Best practice for using OpenMP with sections containing do loops

I have a subroutine where I do (very similar) calculations along 2 axes. These 2 parts are independent from each other and contain nested loops, which can also be evaluated concurrently.
Is there a best practice or heuristic to chose how to approach this kind of problem with OpenMP? When should one use sections (which are incompatible with nested parallel do) ? When should one prefer parallel loops.
In my case the times are quite similar…

! method with **sections**
fedges = 0
!$omp parallel
!$omp sections
!$omp section
do j = 1, nc(2)
   call myweno(1)%reconstruct(varray(:, j), vl1, vr1)
   do i = 1, nc(1) - 1
      fedges(i, j, 1) = godunov(flux1, vr1(i), vl1(i + 1), &
                                 [gx(1)%right(i), gx(2)%center(j)], t)
   end do
end do
!$omp section
do i = 1, nc(1)
   call myweno(2)%reconstruct(varray(i, :), vl2, vr2)
   do j = 1, nc(2) - 1
      fedges(i, j, 2) = godunov(flux2, vr2(j), vl2(j + 1), &
                                 [gx(1)%center(i), gx(2)%right(j)], t)
   end do
end do
!$omp end sections
!$omp end parallel
! method with **parallel do**
fedges = 0
!$omp parallel
!$omp do
do j = 1, nc(2)
   call myweno(1)%reconstruct(varray(:, j), vl1, vr1)
   do i = 1, nc(1) - 1
      fedges(i, j, 1) = godunov(flux1, vr1(i), vl1(i + 1), &
                                [gx(1)%right(i), gx(2)%center(j)], t)
   end do
end do
!$omp end do nowait
!$omp do
do i = 1, nc(1)
   call myweno(2)%reconstruct(varray(i, :), vl2, vr2)
   do j = 1, nc(2) - 1
      fedges(i, j, 2) = godunov(flux2, vr2(j), vl2(j + 1), &
                                [gx(1)%center(i), gx(2)%right(j)], t)
   end do
end do
!$omp end do
!$omp end parallel

It’s difficult to give a good answer without knowing more about your problem and hardware you plan to run this on. From the looks of it is a finite-volume on a 2D mesh, where you would typically use work-sharings construct to map the domain to different threads along either one or two spatial axes.

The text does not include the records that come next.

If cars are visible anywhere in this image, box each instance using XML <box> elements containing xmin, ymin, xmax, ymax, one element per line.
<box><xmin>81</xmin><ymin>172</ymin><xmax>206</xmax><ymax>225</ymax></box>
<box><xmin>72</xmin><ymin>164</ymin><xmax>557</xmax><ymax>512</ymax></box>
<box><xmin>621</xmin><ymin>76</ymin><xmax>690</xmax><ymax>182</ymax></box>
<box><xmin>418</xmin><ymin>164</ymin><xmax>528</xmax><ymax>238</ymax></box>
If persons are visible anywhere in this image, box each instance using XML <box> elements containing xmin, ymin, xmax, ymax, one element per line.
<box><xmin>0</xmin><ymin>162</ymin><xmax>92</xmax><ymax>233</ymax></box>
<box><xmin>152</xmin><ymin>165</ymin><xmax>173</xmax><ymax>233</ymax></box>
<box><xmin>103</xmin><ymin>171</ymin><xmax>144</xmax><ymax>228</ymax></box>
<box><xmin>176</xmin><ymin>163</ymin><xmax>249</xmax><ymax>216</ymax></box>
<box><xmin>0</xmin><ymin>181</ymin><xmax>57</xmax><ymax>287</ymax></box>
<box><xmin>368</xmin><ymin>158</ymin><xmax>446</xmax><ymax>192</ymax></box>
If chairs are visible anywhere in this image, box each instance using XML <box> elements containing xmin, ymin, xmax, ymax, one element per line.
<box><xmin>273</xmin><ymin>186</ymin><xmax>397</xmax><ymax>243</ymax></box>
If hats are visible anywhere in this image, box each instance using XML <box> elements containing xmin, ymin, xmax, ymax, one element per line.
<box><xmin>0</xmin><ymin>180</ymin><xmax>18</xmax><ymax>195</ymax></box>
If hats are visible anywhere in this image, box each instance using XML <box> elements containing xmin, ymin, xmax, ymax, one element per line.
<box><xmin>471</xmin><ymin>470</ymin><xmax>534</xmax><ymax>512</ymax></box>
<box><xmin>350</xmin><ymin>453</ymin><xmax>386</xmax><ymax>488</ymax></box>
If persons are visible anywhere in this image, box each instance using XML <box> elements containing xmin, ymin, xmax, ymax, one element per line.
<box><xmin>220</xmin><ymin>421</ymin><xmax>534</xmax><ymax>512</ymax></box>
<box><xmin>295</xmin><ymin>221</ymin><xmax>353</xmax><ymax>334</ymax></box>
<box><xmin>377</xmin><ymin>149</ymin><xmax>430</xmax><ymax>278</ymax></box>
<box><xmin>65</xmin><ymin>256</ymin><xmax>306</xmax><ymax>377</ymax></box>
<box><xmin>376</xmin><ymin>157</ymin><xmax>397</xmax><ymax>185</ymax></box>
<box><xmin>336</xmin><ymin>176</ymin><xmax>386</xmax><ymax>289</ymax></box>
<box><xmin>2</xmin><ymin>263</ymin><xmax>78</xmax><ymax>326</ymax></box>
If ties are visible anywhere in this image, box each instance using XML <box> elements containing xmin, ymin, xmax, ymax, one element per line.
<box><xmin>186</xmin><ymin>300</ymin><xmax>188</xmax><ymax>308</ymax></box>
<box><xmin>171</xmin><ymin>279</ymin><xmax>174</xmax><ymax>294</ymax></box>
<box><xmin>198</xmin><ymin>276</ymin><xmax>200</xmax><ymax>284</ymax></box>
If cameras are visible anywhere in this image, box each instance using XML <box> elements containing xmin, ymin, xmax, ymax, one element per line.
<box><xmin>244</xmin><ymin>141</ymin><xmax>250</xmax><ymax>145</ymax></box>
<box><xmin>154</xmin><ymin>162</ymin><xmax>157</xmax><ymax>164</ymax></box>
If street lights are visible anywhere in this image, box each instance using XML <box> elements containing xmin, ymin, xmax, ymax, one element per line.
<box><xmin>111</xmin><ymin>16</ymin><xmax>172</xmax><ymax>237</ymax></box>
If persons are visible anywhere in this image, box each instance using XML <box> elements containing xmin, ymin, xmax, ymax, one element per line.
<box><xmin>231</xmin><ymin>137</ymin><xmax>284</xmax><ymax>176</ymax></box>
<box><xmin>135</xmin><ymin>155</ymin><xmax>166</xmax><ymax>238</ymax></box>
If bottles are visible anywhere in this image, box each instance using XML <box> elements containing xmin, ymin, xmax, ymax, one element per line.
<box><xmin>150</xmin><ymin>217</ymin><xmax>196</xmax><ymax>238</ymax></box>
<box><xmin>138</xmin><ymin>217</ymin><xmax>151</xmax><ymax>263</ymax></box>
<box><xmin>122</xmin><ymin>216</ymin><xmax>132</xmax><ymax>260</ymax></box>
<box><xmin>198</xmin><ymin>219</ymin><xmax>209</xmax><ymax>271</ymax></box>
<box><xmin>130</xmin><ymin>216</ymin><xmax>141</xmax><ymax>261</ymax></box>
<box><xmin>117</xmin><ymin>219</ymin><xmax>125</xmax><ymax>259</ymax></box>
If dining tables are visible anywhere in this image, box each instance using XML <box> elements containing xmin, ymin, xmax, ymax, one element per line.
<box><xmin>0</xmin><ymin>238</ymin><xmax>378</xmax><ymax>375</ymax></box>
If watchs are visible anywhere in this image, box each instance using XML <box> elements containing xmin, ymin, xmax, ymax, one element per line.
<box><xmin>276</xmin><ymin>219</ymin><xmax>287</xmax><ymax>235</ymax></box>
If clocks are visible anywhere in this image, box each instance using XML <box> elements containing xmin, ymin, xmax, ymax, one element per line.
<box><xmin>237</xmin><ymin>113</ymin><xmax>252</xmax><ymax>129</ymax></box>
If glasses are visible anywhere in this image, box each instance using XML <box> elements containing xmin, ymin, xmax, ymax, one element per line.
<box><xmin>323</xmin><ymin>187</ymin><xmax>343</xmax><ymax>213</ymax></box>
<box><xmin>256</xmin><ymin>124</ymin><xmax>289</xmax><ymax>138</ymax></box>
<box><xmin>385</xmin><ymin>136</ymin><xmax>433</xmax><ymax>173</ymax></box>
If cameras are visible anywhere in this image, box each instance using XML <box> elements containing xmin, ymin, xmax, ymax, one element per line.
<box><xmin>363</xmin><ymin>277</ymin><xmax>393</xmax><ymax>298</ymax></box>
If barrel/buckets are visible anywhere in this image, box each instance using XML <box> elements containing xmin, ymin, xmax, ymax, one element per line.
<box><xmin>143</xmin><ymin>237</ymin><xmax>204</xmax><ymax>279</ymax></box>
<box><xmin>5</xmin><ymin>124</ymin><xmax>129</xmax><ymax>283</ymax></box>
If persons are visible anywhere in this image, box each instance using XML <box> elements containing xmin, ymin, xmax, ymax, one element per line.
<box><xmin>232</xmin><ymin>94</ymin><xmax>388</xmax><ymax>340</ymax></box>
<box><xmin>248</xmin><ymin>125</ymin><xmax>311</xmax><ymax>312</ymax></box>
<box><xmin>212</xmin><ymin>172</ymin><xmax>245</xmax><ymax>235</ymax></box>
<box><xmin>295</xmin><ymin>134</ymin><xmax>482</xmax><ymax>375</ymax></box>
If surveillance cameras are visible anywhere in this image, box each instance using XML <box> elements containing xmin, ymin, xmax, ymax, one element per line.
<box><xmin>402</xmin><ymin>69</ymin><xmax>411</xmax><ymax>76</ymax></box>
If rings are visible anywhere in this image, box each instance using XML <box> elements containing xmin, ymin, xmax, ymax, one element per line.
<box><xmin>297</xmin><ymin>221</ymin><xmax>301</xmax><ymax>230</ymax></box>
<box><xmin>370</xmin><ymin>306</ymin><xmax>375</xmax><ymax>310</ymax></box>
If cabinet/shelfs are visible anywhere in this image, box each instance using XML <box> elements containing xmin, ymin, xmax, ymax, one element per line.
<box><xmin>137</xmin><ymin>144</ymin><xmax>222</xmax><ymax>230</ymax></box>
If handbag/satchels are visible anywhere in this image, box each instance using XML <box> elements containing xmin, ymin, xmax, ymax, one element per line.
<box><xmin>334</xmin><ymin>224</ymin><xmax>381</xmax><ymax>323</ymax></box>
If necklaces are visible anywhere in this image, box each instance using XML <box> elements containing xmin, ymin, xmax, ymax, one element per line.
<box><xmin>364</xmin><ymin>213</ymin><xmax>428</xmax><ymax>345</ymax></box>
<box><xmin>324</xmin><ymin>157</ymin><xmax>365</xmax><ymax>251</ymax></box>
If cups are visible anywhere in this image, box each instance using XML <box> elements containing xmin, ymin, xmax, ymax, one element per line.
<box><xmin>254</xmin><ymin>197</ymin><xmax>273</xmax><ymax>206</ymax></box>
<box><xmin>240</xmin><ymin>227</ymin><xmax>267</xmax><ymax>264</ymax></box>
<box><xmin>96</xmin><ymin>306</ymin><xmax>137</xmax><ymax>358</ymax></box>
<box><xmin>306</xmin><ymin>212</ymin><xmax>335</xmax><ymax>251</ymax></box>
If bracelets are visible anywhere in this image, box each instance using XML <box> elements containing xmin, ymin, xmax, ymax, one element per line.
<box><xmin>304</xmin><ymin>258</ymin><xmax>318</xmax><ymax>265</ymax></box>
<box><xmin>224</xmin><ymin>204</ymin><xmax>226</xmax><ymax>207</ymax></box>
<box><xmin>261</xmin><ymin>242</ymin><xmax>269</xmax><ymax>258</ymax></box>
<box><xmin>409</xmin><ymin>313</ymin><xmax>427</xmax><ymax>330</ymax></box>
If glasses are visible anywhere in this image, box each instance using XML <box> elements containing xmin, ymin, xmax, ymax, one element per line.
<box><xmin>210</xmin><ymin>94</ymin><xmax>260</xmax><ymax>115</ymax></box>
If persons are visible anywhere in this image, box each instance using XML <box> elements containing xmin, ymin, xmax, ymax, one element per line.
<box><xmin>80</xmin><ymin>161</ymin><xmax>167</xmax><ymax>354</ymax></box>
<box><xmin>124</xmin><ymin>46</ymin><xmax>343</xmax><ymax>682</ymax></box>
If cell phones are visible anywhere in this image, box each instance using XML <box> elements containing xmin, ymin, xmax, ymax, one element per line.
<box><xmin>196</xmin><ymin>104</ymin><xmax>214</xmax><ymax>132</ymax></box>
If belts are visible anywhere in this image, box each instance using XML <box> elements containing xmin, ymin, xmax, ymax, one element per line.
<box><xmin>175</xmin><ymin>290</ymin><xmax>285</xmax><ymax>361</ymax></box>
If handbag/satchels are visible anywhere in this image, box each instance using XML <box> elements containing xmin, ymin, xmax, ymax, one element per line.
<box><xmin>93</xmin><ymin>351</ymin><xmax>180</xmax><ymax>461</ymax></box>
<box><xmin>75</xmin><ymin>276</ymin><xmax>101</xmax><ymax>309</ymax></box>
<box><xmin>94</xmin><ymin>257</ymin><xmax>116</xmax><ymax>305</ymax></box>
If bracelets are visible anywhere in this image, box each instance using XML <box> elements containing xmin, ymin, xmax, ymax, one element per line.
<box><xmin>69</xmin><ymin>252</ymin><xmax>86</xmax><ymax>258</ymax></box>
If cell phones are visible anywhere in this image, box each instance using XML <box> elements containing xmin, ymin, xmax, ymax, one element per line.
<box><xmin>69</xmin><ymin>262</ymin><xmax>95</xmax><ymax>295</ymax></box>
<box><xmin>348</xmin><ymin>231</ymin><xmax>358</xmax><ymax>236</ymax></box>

From the definition of !$omp section,

Summary The sections construct is a non-iterative worksharing construct that contains a set of structured blocks that are to be distributed among and executed by the threads in a team. Each structured block is executed once by one of the threads [emphasis added] in the team in the context of its implicit task.

I would say that sections are sub-optimal for this usage case, as you are limited to two threads, although you probably have several more of them that could contribute to the update.

If your times are quite similar it could mean the problem size is too small, or the parallelization didn’t work as expected. Using the compiler flags for optimization reports, e.g. -qopt-report with Intel compilers, could be useful to check if parallelization occurs, and if not, what is obstructing it.

I concur with @ivanpribec that in such case using parallel loop looks more natural.

Then the usual questions:

  • what are the values of nc(:)?
  • is godunov() a function? If yes does it perform a lot of computations?
  • have you checked that your program really runs very several threads?
  • how do you time the execution? Have you timed the serial version?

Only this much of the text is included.